Compensation and related benefits for the CityWalk studio were $37,267 higher
than in the fiscal quarter ended December 31, 1995 as a consequence of the
increase in revenues. Cost of revenues, as a percentage of sales, remained
constant between the two quarters at 79% of sales. Depreciation for the CityWalk
Studio was higher than the fiscal quarter ended December 31, 1995, by $3,243 as
a result of the purchase, and consequent depreciation, of additional equipment.
Rent for the CityWalk Studio was higher than the fiscal quarter ended December
31, 1995 by $4,095, as a result of the Company paying rent based on a percentage
of revenues, such revenues being higher than in the fiscal quarter ended
December 31, 1995 by $41,155. Other cost of revenues for the CityWalk Studio
decreased by $12,543 as a result of tighter controls over the ordering of
supplies, and expenditure in general. The CityWalk Studio earned gross income of
$78,163 during the fiscal quarter ended December 31, 1996 compared to gross
income of $69,070 for the same period last year, an improvement of $9,093, or
13%.
Cost of revenues for the Irvine Studio was $209,738, resulting in a
gross loss of $59,931. Included in cost of revenues was $44,723 of depreciation,
a non-cash expense. The Irvine Studio continues to perform well below
expectation and the Company is committed to the continued development of the
portfolio of products available at the Irvine Studio as well as pursuing
business opportunities through corporate accounts and marketing activities to
consumers in the greater Orange County area in an endeavor to improve its
revenues.
Following continued modification to and development of the Travelling
Studio during the preceding months, limited operation of the unit commenced in
the fiscal quarter ended December 31, 1996. The Travelling Studio generated
$5,045 of revenues during the quarter, from two, two day promotions, and
incurred $8,196 of costs, resulting in a gross loss of $3,151. Development costs
associated with the Travelling Studio have been included in General and
Administrative expenses. The Travelling Studio is administered by the Irvine
Studio and the Company is committed to finding additional opportunities and
venues for the utilization of the Travelling Studio.

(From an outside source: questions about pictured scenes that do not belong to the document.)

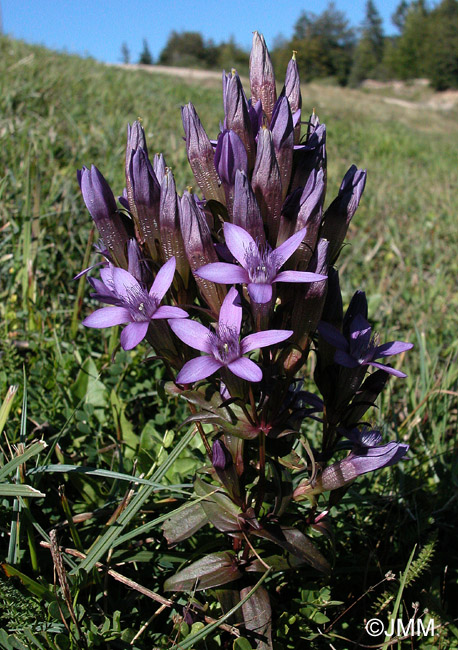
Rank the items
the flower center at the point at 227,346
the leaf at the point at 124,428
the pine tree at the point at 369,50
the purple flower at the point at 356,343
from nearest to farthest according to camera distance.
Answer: the flower center at the point at 227,346 < the purple flower at the point at 356,343 < the leaf at the point at 124,428 < the pine tree at the point at 369,50

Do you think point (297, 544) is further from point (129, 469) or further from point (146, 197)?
point (146, 197)

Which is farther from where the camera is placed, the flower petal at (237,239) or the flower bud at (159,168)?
the flower bud at (159,168)

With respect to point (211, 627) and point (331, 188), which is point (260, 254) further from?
point (331, 188)

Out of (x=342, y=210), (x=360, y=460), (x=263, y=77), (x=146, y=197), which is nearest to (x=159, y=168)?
(x=146, y=197)

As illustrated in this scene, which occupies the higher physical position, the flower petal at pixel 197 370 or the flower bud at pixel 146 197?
the flower bud at pixel 146 197

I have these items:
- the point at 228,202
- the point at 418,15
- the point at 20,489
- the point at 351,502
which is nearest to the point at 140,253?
the point at 228,202

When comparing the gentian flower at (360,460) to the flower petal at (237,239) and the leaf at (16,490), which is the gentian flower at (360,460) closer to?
the flower petal at (237,239)

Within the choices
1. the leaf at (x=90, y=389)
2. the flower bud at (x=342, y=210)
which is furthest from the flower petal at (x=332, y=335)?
the leaf at (x=90, y=389)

Overall, the Company earned gross income of $15,081 during the fiscal
quarter ended December 31, 1996 compared to gross income of $15,721 for the same
period last year. The reduction in gross income of $640 comprises the additional
gross loss of $6,582 incurred by the Irvine Studio and the gross loss of the
Travelling Studio of $3,151, offset by the increase in gross income of $9,093
earned by the CityWalk Studio.
General and administrative expenses decreased by $49,885 to $176,708 in
the quarter ended December 31, 1996 from $226,593 in the same period last year,
a decrease of 22%. Compensation and related benefits decreased by $34,560 to
$61,782 as compared to $96,342 for the same period last year. This decrease was
the result of the cessation of employment of the Vice President Operations and
the Vice President Development as of September 1, 1996. Professional fees
decreased in the fiscal quarter ended December 31, 1996 to $19,362 from $25,357
in the same period last year. General and administrative expenses for the fiscal
quarter ended December 31, 1996 include $35,000 of management fees payable to
PCA, pursuant to the Personnel Consulting Agreement dated June 28, 1995 as
compared to $50,000 for the same period last year, a decrease of $15,000. A
profit of $658 was recorded following the sale of surplus plant and equipment.
Depreciation and amortization costs were lower as a result of previously
non-producing assets being put into production in the Travelling and Irvine
Studios and the consequential depreciation charge being reported in cost of
revenues. Other general and administrative expenses increased by $2,656 to
$28,512 for the fiscal quarter ended December 31, 1996, compared to $25,856 for
the same period last year.
The loss from operations of the Company for the three month period
ended December 31, 1996 was $161,627, compared with a loss from operations for
the three month period ended December 31, 1995, of $210,872, a reduction in the
loss from operations of $49,245.
Interest charges totaling $10,903 were incurred on the loan from PCG
and on the deferred salaries accrual owing to former executives of the Company.
There were no such charges in the prior year.
The net loss of the Company for the fiscal quarter ended December 31,
1996 was $172,530 as compared to a net loss of $210,078, incurred in the same
period last year, a reduction in the net loss of $37,548.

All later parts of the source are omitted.